| Introduction
|
|
The largest and fastest supercomputers in the top500 list deploy a scalable,
three-dimensional torus or mesh interconnect. For these machines, the number of
links (hops) traversed by a message has a direct effect on the time required to
reach the destination. This is especially true in presence of bandwidth
congestion, when multiple messages share links from source to destination. For
large parallel machines with a significant diameter, this can become a serious
performance bottleneck. Traditionally, application developers have neglected
this fact because of the advantages of virtual cut-through and wormhole routing
for most message sizes on small machines. This might not be true any longer due
to the large diameters of machines.
This research will demonstrate the effect of network contention on message
latencies and propose and evaluate techniques to minimize communication traffic
and hence, bandwidth congestion on the network. This will be achieved by
topology-aware mapping of tasks in an application. By placing communication
tasks on processors which are in physical proximity on the network,
communication can be restricted to near neighbors. This reduces link-sharing
among messages and leads to a better utilization of the available bandwidth.

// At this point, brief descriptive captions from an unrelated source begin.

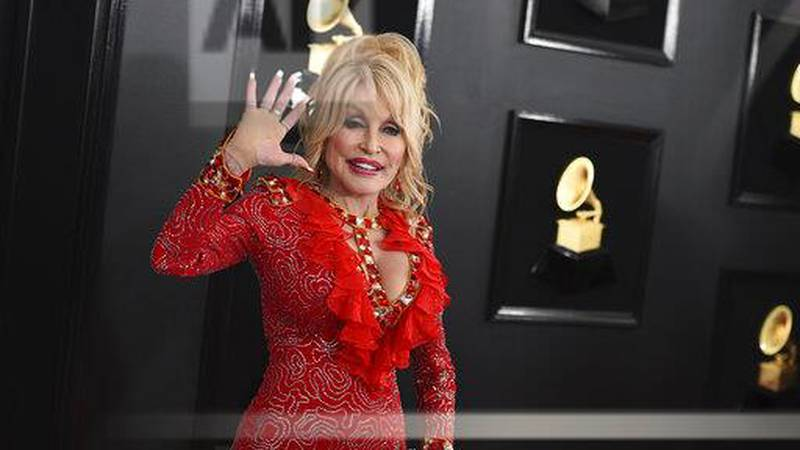 FILE - In this Feb. 10, 2019 file photo, Dolly Parton arrives at the 61st annual Grammy Awards...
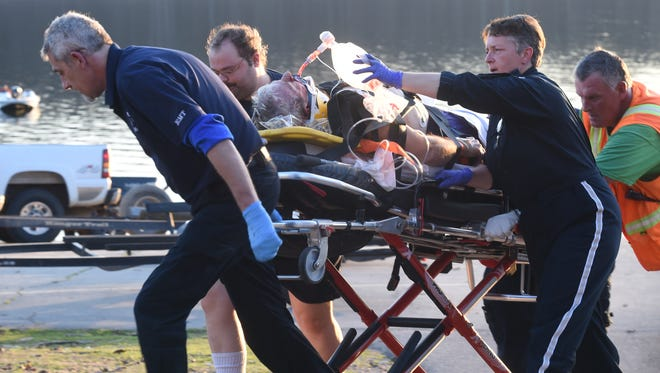 An Air Evac flight crew along with other emergency personnel wheel a victim to a waiting helicopter at Fout's Boat Dock on Norfork Lake early Thursday night following a boating accident.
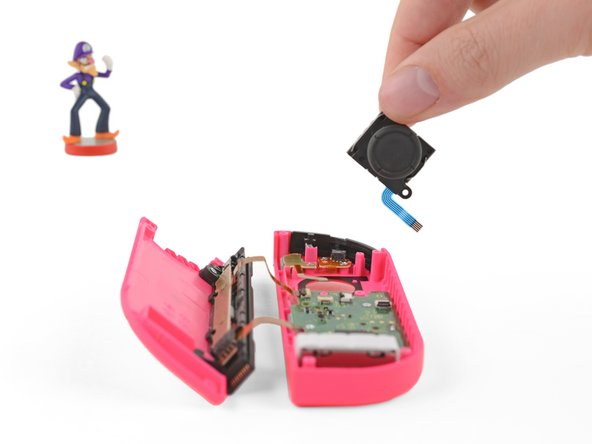 Carefully remove the joystick from its housing.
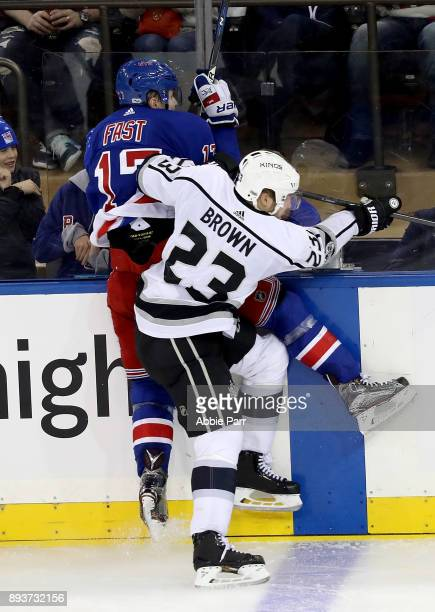 Jesper Fast of the New York Rangers and Dustin Brown of the Los Angeles Kings collide in the third period during their game at Madison Square Garden...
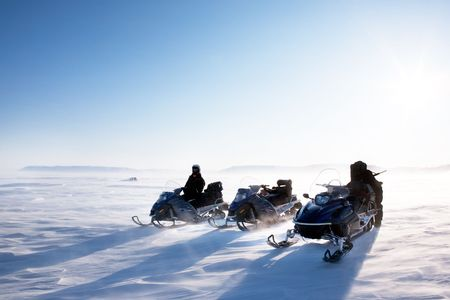 A winter landscape with blowing snow and three snowmobiles. photo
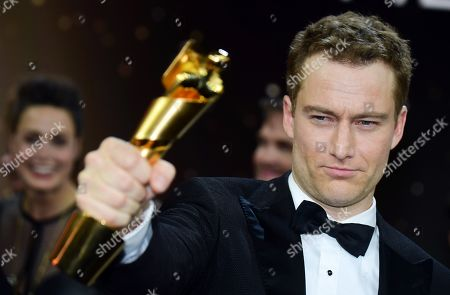 Alexander Fehling holds his award for best supporting actor in the 69th German Film Awards 'LOLA' in Berlin, Germany, 03 May 2019. The most highly endowed cultural award in Germany is presented in 18 categories by the Deutsche Filmakademie (German film academy).
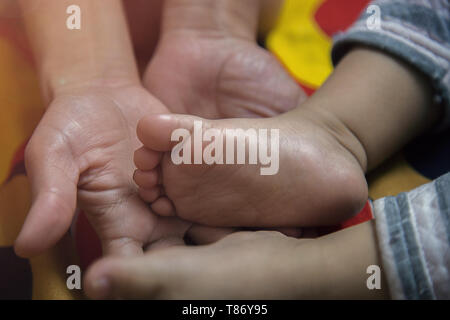 Close up Mother Holding Feet of infant Baby in Her Hand - Stock Photo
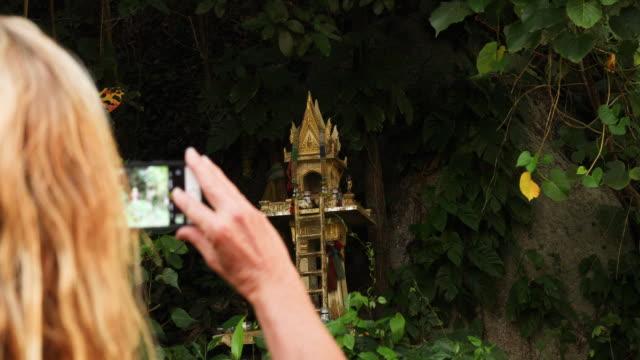 vidéos et rushes de femme découvre sanctuaire bouddhiste en forêt - évasion du réel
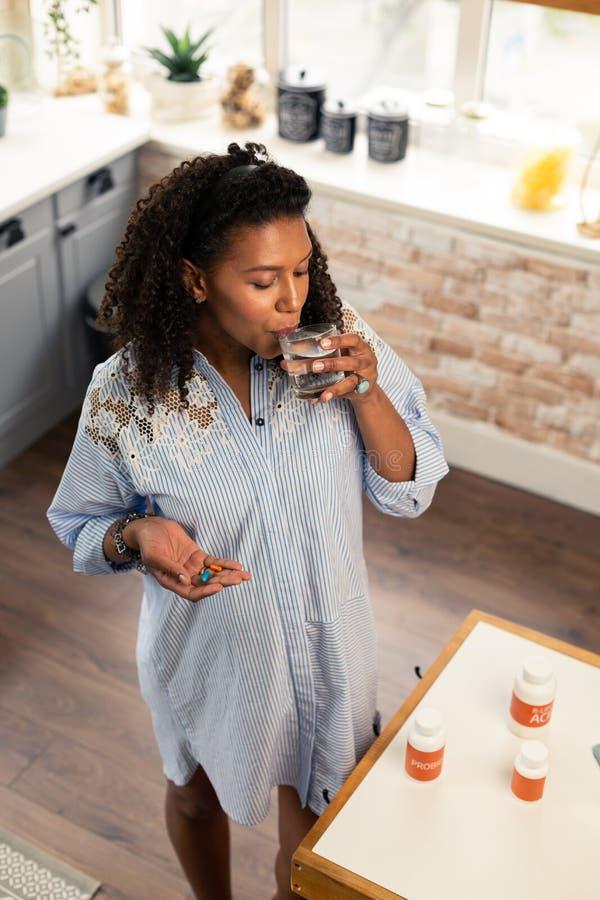 Aanstaande moederwas onderaan haar vitaminen met water royalty-vrije stock fotografie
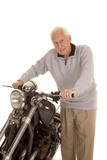 Elderly man holding motorcycle handlebars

Our aim is to minimize hop-bytes, which is a weighted sum of the number
of hops between the source and destination for all messages, the weights being
the message sizes. This can minimize the communication time and hence, lead to
significant speed-ups for parallel applications and in certain cases, also
remove scaling bottlenecks. The research will involve developing a general
automatic topology-aware mapping framework which takes the task graph and
processor graph as input, and outputs near-optimal mapping solutions.
|
| Study of Interconnects
|
|
Contention Studies:
We wrote a MPI benchmark called WICON (With Contention) to quantify message
latencies in presence of contention, which is a regime not handled by the basic
model of wormhole routing discussed earlier. In this benchmark, all MPI tasks are
grouped into pairs and the smaller rank in the pair sends messages of size B
bytes to its partner and awaits a reply. All pairs do this communication
simultaneously. The average time for the message sends is recorded for
different message sizes. To quantify the effect of hops on message latencies
this benchmark is run in two modes:
- Near Neighbor Mode (NN): The ranks which form a pair only differ by one. This
ensures that everyone is sending messages only 1 hop away (in a torus).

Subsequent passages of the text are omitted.